Despite the value of a partial specification of high-level goals in delivering relevant information, some users may have difficulty articulating their requirements before they start to perform their task, especially when they are not clear about what kind of information is provided by the system. Moreover, if the structure of the information system is too complicated and too many questions needed to be answered by users to collect a meaningful partial specification, users may get annoyed and become impatient with the system. Generally speaking, users are more eager to do ``real work'' than answer a long list of questions.
Incremental discourse modeling amortizes the efforts needed from users for the specification of the global goal. For each piece of information delivered by active information systems throughout the work process, users can choose to agree with it, disagree with it, ignore it, or declare it irrelevant. If information systems have means to capture and represent these responses in a discourse model, more appropriate information can be delivered later.

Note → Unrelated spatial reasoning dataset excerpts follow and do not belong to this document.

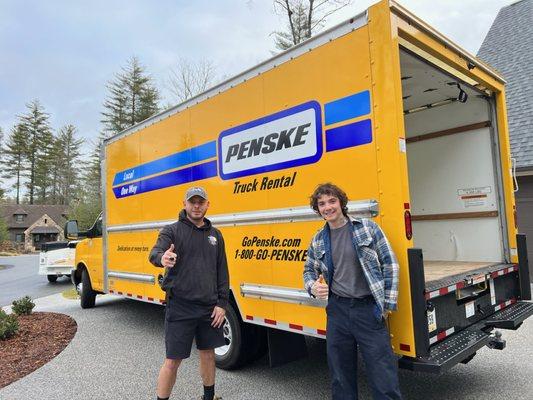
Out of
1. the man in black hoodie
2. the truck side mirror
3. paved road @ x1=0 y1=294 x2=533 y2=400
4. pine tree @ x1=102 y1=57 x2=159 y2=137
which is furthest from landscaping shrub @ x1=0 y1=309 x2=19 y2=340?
pine tree @ x1=102 y1=57 x2=159 y2=137

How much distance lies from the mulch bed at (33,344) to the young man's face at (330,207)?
4.11m

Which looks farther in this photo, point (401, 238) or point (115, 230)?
point (115, 230)

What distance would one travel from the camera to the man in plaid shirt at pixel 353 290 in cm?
282

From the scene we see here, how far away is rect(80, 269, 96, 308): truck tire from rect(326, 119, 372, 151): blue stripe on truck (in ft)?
20.8

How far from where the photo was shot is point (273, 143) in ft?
13.0

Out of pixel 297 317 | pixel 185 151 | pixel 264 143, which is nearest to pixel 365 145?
pixel 264 143

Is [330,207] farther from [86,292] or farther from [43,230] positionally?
[43,230]

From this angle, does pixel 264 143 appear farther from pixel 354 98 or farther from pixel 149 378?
pixel 149 378

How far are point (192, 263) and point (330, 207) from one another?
4.18ft

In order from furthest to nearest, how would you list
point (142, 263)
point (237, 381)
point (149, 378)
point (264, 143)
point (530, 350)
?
point (142, 263)
point (530, 350)
point (149, 378)
point (237, 381)
point (264, 143)

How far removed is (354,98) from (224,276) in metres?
1.82

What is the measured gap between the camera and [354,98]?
3299 mm

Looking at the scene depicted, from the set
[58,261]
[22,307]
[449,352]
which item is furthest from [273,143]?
[58,261]

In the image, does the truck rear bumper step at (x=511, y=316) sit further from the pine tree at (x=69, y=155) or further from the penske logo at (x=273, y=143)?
the pine tree at (x=69, y=155)
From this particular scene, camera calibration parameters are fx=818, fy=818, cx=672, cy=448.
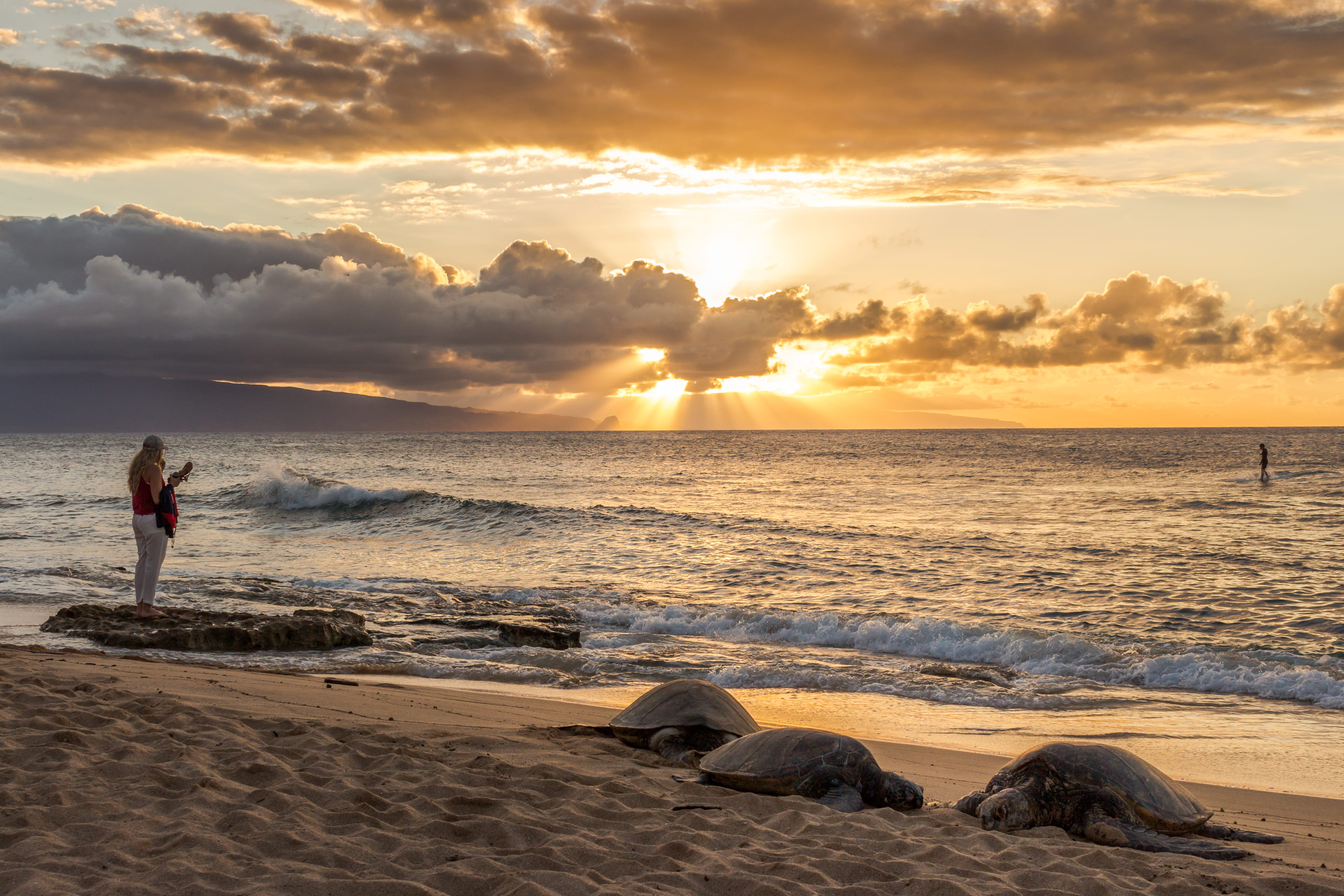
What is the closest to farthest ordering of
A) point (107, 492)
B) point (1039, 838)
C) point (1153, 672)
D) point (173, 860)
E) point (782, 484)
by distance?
point (173, 860), point (1039, 838), point (1153, 672), point (107, 492), point (782, 484)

A discourse model can be either positive or negative. A positive discourse model contains the type of information that has interested users and is likely to be useful. In later deliveries, information systems try to retrieve and deliver information of the same or a similar type. A negative discourse model contains the type of information in which users have not been interested. It can be used as a filter to remove the same type of information. Negative discourse modeling is particularly powerful in situations where misfits are much easier than fits to be identified by users [Alexander, 1964]. Information filtering and information retrieval are two sides of the same coin; both aim to improve the relevance of information. An information system can create a discourse model with both positive and negative representations of the larger context. In systems that have this kind of mixed discourse model, information similar to positive descriptions is considered to have higher relevance, whereas information similar to negative descriptions is considered to have lower relevance.
A discourse model can be created and augmented explicitly or implicitly. Explicit discourse modeling requires users to respond to the delivery of information with an explicit answer. For example, a piece of information can be delivered with a mechanism that allows user to specify whether the information is useful or useless, relevant or irrelevant, and the system integrates the user responses into the discourse model. Instead of asking users for direct input, implicit discourse modeling observes the users' reaction to the delivered information--whether the user uses or ignores the information--and augments discourse models based on acquisition rules that make inferences from the observation.
As an example, a discourse model can be incorporated into the ``Tip of the Day'' of Microsoft Office to improve the context relevance of delivered tips. For instance, if a user continues to use tables in his or her recent use of the Office system, an appropriate discourse modeling mechanism would be able to implicitly capture this and instruct the system to deliver tips about table operations to the user.